The initiatives of Google and Facebook “bursted”, but there are startups who believe in Internet coverage “from heaven”.
At the recent Mobile World Congress, one of the main topics was the problem of accessing the Internet in hard-to-reach places or in war zones, reports EuroNews. Both operators and users are interested in having reliable coverage. It seems that a kind of “flying base stations” can come to the rescue.
Balls for Internet coverage did not “take off”
At one time, Google and Facebook tried to implement the ubiquitous Internet with the help of special aircraft. The search giant relied on hot air balloons, which, moving, would cover large areas with communications, where it is difficult to stretch a cable or install base stations. Balloons created as part of the Loon project would be filled with helium, and solar panels would provide autonomy.
Google Balloon Pilot Shut Down Due to Economic Unprofitability
However, the project ran into financial difficulties and was closed – the maintenance of the balls would have been too expensive, and the final cost of the Internet would have been unbearable for the layman. Google conducted a test implementation of its idea in Kenya and Peru, and it turned out that it was not financially profitable for either side.
Facebook drones turned out to be very expensive and futuristic
Facebook launched the Aquila project in 2018. It was supposed to distribute the Internet to everyone with the help of drones flying in near-Earth orbit. But here the financial costs overlapped the expected benefits and the project was also closed.
Internet from hydrogen powered drones
Richard Deakin, CEO of Stratospheric Platforms, believes in his idea for high-altitude hydrogen drones. He believes that IT giants simply made a mistake in choosing technologies and economic strategies in their projects, because their ideas failed.
His hydrogen-powered drone is able to fly over the area for a week on a single charge and distribute Internet in hard-to-reach places. “Recently, we did some calculations for a Middle East client, and it turned out that for his needs, you need to fly 49 very large solar-powered aircraft to do the same job as one of our UAVs,” he said.

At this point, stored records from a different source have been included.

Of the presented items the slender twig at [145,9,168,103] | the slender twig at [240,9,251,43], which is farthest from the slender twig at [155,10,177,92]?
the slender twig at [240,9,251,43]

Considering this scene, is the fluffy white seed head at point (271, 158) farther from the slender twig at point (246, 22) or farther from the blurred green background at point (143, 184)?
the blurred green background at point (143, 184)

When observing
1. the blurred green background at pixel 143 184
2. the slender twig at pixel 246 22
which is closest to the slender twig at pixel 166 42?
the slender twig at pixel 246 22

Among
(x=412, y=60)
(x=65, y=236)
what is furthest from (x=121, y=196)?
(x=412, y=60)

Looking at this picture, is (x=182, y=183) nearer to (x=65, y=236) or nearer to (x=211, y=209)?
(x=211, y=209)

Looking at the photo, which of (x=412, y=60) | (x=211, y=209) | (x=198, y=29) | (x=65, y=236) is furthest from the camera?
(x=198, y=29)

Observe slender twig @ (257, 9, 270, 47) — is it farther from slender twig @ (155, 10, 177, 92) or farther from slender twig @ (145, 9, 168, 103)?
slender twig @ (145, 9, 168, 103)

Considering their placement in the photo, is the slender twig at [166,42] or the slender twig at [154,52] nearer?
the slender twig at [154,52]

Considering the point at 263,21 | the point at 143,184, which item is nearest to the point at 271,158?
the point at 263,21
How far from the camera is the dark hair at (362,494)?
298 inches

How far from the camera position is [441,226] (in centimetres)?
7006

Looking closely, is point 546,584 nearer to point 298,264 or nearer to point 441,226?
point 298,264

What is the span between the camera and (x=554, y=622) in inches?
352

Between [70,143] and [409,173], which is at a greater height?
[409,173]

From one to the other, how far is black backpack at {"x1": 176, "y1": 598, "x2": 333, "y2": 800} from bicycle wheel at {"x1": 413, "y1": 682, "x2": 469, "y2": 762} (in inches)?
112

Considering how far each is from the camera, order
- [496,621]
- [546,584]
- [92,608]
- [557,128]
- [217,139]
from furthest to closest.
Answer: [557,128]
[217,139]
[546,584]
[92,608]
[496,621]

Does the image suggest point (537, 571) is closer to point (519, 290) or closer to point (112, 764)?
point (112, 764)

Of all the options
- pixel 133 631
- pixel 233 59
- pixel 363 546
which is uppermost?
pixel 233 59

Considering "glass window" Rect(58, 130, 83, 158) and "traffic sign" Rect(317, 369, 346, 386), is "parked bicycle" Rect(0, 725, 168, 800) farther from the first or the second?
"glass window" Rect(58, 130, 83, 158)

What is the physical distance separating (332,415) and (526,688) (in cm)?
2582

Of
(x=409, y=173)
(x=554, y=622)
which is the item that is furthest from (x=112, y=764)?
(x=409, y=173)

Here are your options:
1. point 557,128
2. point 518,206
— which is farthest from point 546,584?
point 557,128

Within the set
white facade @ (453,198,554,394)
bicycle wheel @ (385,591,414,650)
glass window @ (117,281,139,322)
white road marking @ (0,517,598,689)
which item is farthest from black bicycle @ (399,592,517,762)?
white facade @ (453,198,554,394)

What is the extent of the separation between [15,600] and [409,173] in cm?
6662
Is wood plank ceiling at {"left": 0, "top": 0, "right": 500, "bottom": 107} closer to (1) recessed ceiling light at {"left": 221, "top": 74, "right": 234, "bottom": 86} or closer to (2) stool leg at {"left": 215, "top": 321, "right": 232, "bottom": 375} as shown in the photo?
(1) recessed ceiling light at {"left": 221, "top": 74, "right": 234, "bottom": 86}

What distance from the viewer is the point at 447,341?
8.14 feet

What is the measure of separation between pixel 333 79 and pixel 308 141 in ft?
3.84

Just one HAP can replace 450 telecom masts
Photo: Social networks
Deakin’s hydrogen drones will fly to over 18 km, well above the flight path of civil aircraft. The 3m x 3m phased array will scatter 500 independently steerable beams.
“One hydrogen-powered drone can do the same job as 450 telecom masts,” says the CEO of Stratospheric Platforms. For example, it would take just 24 hydrogen drones to cover the whole of the UK with a reliable 5G network.
Deakin’s company has completed the financial miscalculations of its concept and is now raising money to build its prototype, a hydrogen aircraft that will autonomously pilot itself, emitting signals over a much wider area than current telecom towers can send. Stratospheric Platforms plans to launch its hydrogen-powered drones in 3 years.
Earlier, Focus wrote that with the help of a drone, a former policeman saved 1,400 dogs: how did he do it.